The CRFB analysis therefore exaggerates the impact of debt cancellation on reducing IRA inflation. This flaw should be obvious. Spread over decades of student loans, unpaid debt payments amount to about $13 billion a year.

“It’s about allowing borrowers to keep $13 billion a year in income,” Bustamante told me. “This represents about 0.08% of total personal consumption.” For an economy with about $16.5 trillion in annual personal spending, $13 billion is “negligible when it comes to inflationary pressure.”

Nor is there any evidence that people would spend that money, creating inflationary demand. The evidence from more than two years of debt forbearance so far is that borrowers have used it to improve their household balance sheets, paying off high-rate credit card debt and saving the rest.

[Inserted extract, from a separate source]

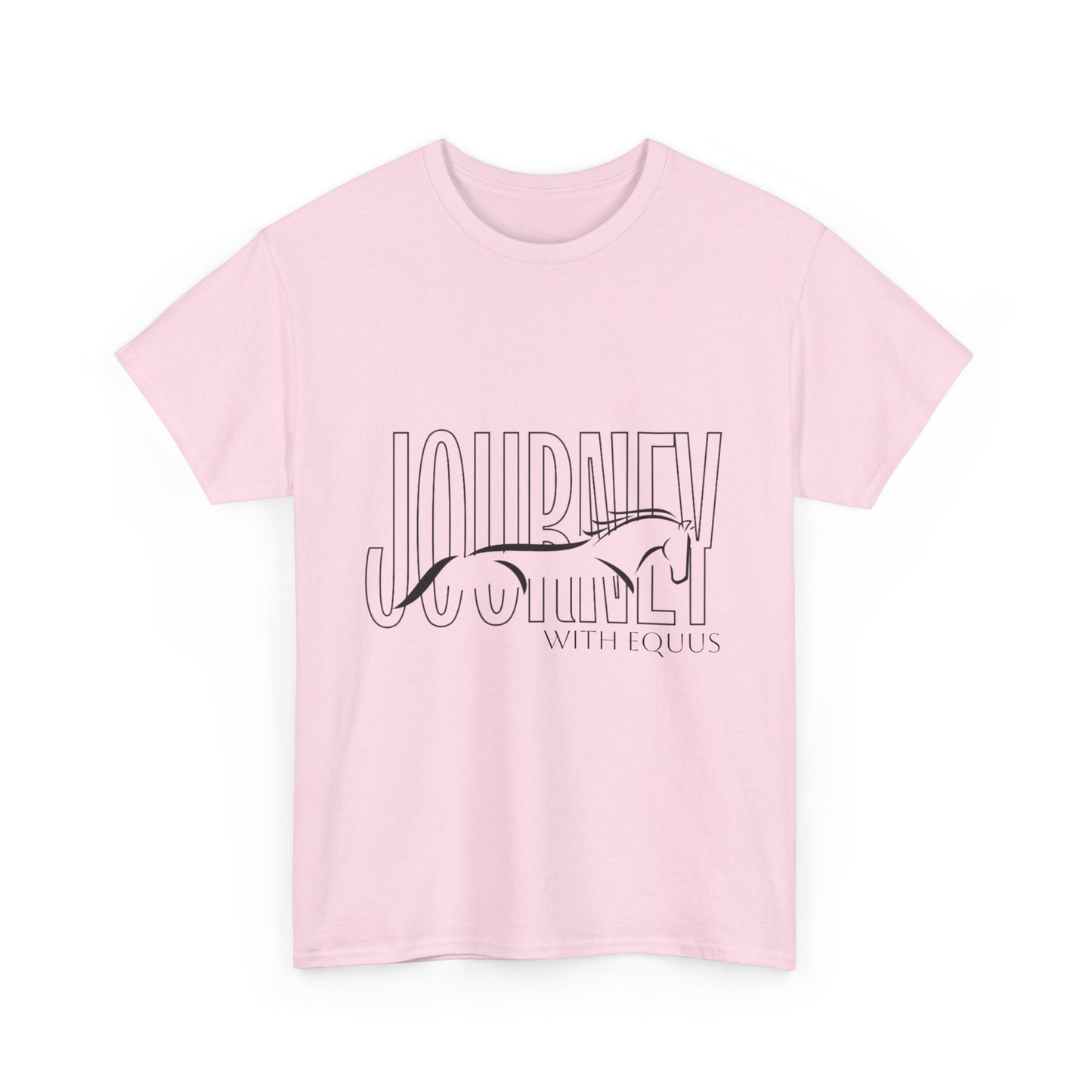 Journey Unisex Tee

Not to mention what has been driving inflation last year. It’s not personal consumption on the demand side, but constraints like supply chain disruptions and restricted oil supply. Both factors have declined in recent months, which is why the monthly inflation rate in July dropped to 0.0%. (The Federal Reserve may be making the same mistake in its anti-inflation campaign.)

The power of inflation as a scary word must now explain the rhetoric employed by Stefanik, McHenry and Smith when they launched their attack on debt relief in July.

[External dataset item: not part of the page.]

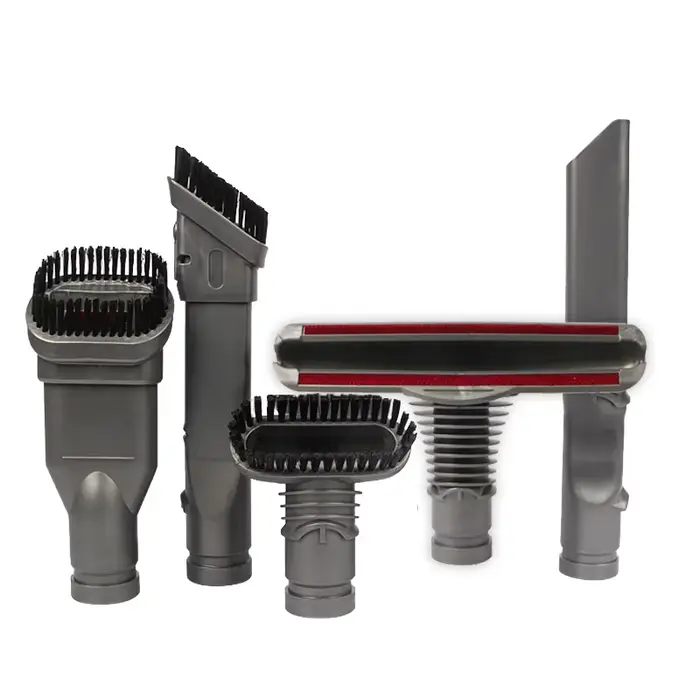 Kit de brosses pour aspirateur Dyson V7 V8 V10 V11 V15 et V6 DC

Stefanik represents the sixth poorest congressional district of New York’s 31, with an average income of $57,320. McHenry’s is the fifth poorest in North Carolina, with an average income of $53,189. Smith’s is the poorest in Missouri and the 22nd poorest of all 435 districts represented by voting members.

That suggests his own voters would be lining up for more student loan forbearance and cancellation help, including help dealing with pump and supermarket prices. In this case, as in many others, we must ask who these politicians are working for – certainly not the people who elected them.

Clearly, student debt relief will be a wealth-generating and economic growth initiative. It will not create injustice, but it will correct the economic injustice that has been accumulating for decades. Biden’s direction should be obvious.